Постепенно к Лоренце вернулось прекрасное настроение. Весело болтая с подругой и Амори, она одновременно с удовольствием озирала окрестности Парижа. Вдоль дороги с одной стороны тянулись огороды с работавшими на них горожанами, а с другой – блестела серебристая лента Марны. Вначале им навстречу попадались только крестьянские телеги и повозки торговцев, реже – пешие пилигримы. Ближе к Мо стали появляться и вооружённые отряды. Вскоре впереди показались городские остроконечные башни и флюгера.

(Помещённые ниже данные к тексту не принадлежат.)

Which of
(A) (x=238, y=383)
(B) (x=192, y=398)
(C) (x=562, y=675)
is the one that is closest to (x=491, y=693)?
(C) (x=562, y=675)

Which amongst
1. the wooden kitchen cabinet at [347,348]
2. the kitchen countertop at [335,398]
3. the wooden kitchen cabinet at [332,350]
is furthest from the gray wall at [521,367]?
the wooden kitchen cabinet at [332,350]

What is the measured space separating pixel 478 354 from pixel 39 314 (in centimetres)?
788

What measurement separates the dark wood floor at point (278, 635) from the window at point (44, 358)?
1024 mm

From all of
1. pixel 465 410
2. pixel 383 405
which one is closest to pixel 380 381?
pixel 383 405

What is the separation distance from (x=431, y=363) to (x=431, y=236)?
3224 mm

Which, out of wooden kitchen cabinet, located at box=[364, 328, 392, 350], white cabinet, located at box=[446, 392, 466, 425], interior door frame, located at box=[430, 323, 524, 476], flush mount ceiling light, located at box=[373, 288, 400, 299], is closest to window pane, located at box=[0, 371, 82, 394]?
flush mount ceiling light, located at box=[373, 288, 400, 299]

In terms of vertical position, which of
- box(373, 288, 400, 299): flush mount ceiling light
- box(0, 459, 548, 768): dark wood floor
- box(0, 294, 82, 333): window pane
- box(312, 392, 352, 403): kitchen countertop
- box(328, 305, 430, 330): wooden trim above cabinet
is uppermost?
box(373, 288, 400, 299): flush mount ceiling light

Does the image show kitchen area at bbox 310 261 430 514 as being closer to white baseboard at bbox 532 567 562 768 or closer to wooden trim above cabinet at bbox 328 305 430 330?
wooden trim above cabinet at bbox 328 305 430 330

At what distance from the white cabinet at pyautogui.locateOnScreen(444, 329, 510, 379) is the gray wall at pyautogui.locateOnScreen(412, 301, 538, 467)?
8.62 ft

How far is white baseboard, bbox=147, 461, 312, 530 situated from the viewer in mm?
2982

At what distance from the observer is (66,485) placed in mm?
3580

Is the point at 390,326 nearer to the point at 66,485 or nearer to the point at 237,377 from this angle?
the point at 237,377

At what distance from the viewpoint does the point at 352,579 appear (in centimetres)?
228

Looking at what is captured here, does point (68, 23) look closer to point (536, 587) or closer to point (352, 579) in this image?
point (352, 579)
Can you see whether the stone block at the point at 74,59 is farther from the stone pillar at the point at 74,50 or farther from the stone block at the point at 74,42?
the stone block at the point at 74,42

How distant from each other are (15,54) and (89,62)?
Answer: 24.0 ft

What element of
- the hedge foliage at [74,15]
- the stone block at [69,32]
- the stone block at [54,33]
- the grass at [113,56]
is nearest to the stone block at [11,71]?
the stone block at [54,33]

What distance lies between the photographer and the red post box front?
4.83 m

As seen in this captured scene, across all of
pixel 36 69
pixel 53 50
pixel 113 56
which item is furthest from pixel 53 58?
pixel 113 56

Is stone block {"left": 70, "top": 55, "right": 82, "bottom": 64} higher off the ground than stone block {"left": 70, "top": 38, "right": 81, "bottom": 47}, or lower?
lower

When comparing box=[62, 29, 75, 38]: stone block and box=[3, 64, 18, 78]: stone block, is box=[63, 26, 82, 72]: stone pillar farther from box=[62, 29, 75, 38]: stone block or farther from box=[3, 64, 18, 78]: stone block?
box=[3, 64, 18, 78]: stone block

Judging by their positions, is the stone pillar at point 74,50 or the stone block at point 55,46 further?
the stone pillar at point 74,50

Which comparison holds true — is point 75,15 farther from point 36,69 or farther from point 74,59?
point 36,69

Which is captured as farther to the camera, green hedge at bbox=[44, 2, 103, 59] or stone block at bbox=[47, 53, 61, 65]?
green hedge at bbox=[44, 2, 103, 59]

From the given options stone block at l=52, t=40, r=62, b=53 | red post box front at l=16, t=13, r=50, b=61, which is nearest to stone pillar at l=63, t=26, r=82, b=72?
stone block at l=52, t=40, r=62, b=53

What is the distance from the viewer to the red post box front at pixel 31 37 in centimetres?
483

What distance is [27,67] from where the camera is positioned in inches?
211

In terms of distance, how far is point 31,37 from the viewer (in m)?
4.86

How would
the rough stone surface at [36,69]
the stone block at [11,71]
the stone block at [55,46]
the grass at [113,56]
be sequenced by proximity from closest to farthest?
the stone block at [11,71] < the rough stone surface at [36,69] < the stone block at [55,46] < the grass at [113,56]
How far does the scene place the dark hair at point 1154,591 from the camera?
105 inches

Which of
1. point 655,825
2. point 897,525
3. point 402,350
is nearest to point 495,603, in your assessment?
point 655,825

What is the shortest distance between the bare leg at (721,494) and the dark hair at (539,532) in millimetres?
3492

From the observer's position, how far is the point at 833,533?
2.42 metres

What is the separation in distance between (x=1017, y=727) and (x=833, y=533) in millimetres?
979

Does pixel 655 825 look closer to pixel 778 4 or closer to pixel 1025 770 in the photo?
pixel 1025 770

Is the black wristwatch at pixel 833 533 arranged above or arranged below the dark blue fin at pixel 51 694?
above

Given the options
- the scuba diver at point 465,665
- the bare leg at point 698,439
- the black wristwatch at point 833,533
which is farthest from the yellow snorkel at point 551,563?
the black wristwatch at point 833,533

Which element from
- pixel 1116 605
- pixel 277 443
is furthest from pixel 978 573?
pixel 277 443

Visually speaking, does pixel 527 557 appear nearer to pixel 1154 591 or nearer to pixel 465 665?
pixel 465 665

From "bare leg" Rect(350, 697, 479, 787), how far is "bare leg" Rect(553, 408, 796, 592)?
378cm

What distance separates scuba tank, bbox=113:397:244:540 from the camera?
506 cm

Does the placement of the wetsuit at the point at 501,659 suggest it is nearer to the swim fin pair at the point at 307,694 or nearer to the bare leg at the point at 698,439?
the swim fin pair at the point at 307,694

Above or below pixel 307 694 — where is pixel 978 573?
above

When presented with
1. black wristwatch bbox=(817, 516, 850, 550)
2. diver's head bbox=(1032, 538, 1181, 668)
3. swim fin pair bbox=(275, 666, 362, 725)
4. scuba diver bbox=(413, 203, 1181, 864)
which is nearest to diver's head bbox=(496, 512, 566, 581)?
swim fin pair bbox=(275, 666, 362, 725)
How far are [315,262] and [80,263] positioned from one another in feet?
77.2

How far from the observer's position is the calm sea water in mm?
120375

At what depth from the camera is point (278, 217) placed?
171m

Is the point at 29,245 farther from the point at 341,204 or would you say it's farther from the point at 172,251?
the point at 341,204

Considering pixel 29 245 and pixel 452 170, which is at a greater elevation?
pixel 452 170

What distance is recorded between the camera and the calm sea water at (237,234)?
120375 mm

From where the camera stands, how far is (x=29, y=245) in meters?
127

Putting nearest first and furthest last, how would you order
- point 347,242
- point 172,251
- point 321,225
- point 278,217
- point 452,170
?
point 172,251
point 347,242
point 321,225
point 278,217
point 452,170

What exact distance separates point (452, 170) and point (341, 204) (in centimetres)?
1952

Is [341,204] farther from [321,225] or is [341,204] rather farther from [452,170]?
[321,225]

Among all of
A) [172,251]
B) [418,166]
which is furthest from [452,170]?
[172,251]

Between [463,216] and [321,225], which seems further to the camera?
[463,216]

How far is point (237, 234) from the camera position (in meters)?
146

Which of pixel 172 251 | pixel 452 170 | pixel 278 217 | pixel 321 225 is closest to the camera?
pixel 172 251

Возле ворот путешественники расстались. Путь двух друзей лежал в королевский замок, а остальных – в дом племянника Доруа, где их ждал обильный обед. Не успели ещё хозяева и гости подняться из-за стола, как лакей доложил, что Нери спрашивает некий «сеньор д’Аржантан». Живо подскочив, банкир через несколько минут вернулся в сопровождении полного пожилого блондина с золотой цепью на груди.

– Мессир Филипп де Коммин, сеньор из Аржантана, советник короля и мой старый друг оказал нам честь своим визитом, – радостно сообщил отец Лоренцы.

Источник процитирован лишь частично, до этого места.